Bantar Carlos, Alcazar Gabriela, Franco Diego, Salamone Francisco, Vesco Eduardo, Stieben Teodoro, Obaid Florencia, Fiorillo Alejandro, Izaguirre Mariano, Oliva María Eugenia
Department of Infection Control, Hospital San Martín, Perón 450 (3100) Paraná, Entre Ríos, Argentina.
J Antimicrob Chemother. 2007 Jan;59(1):140-3. doi: 10.1093/jac/dkl434. Epub 2006 Oct 31.
Antibiograms are often taken into account to define a rational selection of an empirical antimicrobial therapy for treating patients with hospital-acquired infections. In this study, we performed a paired comparison between the antibiogram constructed with laboratory-based data and that formed with data subjected to prior clinical validation.
Between 2003 and 2005, the laboratory of microbiology printed in duplicate every individual susceptibility report corresponding to hospitalized patients and the copy was sent to the department of infection control. Every individual report was assessed in real time at the bedside of the patient by a multidisciplinary team for clinical significance and appropriateness of the specimen, as well as for the type, source and origin of the infection. Cumulative resistance rates were estimated in parallel at the laboratory with the whole data, and at the infection control department with data subjected to prior clinical validation. These rates were designated as 'laboratory-based' and 'clinically based', respectively.
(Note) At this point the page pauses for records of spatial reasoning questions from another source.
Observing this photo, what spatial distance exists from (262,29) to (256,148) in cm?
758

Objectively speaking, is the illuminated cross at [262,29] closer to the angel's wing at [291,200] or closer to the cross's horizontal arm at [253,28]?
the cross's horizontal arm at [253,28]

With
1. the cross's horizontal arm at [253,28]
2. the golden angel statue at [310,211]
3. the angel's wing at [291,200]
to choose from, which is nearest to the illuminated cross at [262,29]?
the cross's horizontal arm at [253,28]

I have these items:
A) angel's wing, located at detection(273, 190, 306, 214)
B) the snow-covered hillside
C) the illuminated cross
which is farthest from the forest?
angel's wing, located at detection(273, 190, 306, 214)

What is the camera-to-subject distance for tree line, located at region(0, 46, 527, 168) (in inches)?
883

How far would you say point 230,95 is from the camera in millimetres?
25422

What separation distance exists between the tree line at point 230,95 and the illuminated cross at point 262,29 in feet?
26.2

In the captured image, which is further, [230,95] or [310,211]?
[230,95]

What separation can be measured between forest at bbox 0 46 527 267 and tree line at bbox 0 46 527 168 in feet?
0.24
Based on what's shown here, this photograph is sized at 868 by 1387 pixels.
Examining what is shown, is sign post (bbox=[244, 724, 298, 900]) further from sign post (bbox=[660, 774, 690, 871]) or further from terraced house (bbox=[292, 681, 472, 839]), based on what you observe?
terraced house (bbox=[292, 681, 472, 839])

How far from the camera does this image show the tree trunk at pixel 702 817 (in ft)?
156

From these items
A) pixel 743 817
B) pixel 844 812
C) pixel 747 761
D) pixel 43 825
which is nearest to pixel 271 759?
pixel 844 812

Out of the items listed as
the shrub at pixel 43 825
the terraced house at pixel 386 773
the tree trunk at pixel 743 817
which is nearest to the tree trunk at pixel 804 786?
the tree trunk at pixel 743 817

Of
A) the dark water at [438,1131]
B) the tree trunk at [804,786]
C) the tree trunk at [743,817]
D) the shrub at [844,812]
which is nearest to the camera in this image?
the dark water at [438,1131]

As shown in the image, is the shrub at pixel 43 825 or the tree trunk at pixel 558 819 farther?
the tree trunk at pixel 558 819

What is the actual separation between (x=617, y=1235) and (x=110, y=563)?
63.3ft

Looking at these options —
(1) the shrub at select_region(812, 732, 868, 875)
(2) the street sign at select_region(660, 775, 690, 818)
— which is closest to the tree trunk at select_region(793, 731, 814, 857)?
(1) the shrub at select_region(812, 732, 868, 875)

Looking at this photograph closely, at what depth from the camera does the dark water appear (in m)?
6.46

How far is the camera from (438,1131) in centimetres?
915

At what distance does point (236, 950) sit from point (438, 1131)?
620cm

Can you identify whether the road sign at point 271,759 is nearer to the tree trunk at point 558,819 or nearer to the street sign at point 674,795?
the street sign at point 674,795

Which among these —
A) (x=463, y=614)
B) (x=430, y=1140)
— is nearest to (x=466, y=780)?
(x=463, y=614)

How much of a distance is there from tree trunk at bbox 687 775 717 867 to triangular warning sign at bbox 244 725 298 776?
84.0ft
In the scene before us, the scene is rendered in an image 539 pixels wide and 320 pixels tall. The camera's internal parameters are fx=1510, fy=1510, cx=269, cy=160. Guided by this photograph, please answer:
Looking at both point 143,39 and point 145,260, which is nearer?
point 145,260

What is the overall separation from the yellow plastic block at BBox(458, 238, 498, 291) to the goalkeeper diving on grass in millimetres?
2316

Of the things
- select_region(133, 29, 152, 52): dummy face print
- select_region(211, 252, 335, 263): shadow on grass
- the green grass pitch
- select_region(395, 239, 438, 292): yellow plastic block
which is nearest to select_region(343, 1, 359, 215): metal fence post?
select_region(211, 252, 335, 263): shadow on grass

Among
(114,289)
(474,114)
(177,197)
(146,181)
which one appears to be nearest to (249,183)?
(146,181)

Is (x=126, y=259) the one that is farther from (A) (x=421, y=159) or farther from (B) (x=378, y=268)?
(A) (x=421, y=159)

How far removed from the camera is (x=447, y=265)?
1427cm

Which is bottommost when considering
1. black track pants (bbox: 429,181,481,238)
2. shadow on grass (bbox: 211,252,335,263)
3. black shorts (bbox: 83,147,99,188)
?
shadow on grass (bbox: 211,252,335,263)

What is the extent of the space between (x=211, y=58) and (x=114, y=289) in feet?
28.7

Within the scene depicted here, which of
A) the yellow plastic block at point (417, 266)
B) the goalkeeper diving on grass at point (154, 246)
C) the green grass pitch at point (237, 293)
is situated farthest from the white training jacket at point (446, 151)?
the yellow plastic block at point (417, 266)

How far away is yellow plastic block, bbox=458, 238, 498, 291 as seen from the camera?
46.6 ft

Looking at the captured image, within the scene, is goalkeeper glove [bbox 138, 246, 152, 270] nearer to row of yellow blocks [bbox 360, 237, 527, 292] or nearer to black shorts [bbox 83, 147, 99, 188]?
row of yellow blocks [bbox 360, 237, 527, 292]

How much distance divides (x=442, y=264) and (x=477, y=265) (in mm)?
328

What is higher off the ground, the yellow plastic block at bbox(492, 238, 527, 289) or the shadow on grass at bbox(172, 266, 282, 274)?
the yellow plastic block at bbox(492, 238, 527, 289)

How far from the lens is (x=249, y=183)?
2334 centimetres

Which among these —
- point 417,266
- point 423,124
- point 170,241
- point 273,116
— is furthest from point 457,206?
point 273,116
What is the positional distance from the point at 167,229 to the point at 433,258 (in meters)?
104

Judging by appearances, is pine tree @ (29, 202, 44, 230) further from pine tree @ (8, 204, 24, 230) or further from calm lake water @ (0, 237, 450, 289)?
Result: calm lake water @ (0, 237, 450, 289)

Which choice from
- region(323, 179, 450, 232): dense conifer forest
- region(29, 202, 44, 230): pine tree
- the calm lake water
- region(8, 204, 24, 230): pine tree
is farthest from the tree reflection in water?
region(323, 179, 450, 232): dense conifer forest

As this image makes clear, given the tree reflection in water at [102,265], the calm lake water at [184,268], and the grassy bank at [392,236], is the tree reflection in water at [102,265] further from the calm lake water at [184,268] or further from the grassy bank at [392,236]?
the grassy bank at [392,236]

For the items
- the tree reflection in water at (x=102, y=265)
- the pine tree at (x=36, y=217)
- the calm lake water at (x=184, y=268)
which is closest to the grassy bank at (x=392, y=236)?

A total of 2305 individual susceptibility reports were assessed. Only 1429 (62.0%) were considered as clinically significant by the multidisciplinary team. Escherichia coli, Enterobacter cloacae, Citrobacter freundii group, Klebsiella species and Proteus mirabilis resistant to broad-spectrum cephalosporins, as well as methicillin-resistant Staphylococcus aureus, were significantly more frequent in the clinically based rates (P < or = 0.03).
Laboratory-based data underestimate the frequency of several major resistant organisms in patients with hospital-acquired infection. Previous clinical validation of the individual susceptibility reports seems to be a suitable strategy to get more reliable data.
制定抗生素敏感性分析图通常是为了确定合理选择经验性抗菌疗法来治疗医院获得性感染患者。在本研究中,我们对基于实验室数据构建的抗生素敏感性分析图与经临床预先验证的数据所形成的分析图进行了配对比较。
在2003年至2005年期间,微生物实验室将每位住院患者的药敏报告打印一式两份,其中一份副本被送至感染控制科。多学科团队在患者床边实时评估每份报告,判断标本的临床意义和适宜性,以及感染的类型、来源和起因。实验室利用全部数据并行估算累积耐药率,感染控制科则利用经临床预先验证的数据进行估算。这些耐药率分别被指定为“基于实验室的”和“基于临床的”。
共评估了2305份个体药敏报告。多学科团队仅认为其中1429份(62.0%)具有临床意义。在基于临床的耐药率中,对广谱头孢菌素耐药的大肠杆菌、阴沟肠杆菌、弗氏柠檬酸杆菌属、克雷伯菌属和奇异变形杆菌,以及耐甲氧西林金黄色葡萄球菌的出现频率显著更高(P≤0.03)。
基于实验室的数据低估了医院获得性感染患者中几种主要耐药菌的出现频率。对个体药敏报告进行预先临床验证似乎是获取更可靠数据的合适策略。